* Exercise material *

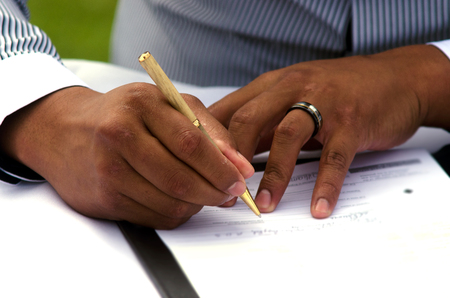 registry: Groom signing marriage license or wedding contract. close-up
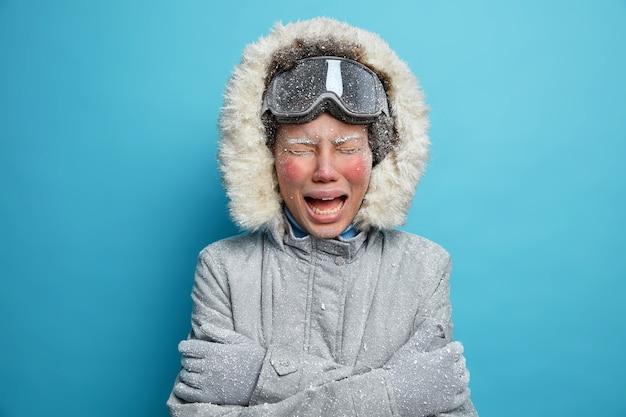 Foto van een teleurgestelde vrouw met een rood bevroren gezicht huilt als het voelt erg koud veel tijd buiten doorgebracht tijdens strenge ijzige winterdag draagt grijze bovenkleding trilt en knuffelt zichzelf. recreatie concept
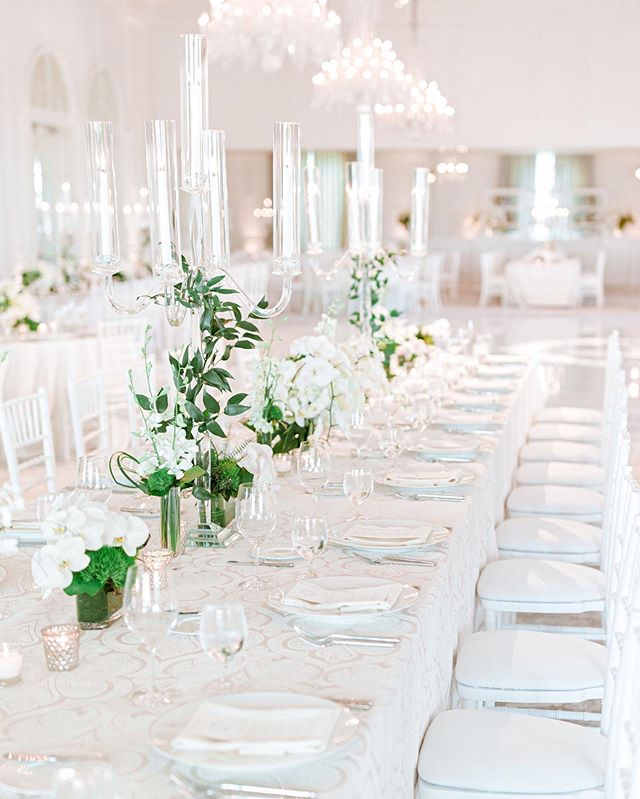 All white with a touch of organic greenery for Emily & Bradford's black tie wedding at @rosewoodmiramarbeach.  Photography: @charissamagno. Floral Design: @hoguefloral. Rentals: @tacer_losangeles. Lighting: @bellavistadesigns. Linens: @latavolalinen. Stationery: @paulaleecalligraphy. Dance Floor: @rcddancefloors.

---

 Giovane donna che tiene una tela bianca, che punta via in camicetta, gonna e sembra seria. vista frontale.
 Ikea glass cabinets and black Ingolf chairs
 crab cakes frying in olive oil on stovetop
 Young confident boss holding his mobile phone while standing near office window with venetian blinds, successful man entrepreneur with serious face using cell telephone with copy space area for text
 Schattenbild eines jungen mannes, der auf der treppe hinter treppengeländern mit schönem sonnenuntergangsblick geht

* What you will do *
Starting at the line with "Giovane donna che" and ending at the line with "Schattenbild eines jungen", print each line of the listing above exactly, with no other lines.

* Answer box *
 Giovane donna che tiene una tela bianca, che punta via in camicetta, gonna e sembra seria. vista frontale.
 Ikea glass cabinets and black Ingolf chairs
 crab cakes frying in olive oil on stovetop
 Young confident boss holding his mobile phone while standing near office window with venetian blinds, successful man entrepreneur with serious face using cell telephone with copy space area for text
 Schattenbild eines jungen mannes, der auf der treppe hinter treppengeländern mit schönem sonnenuntergangsblick geht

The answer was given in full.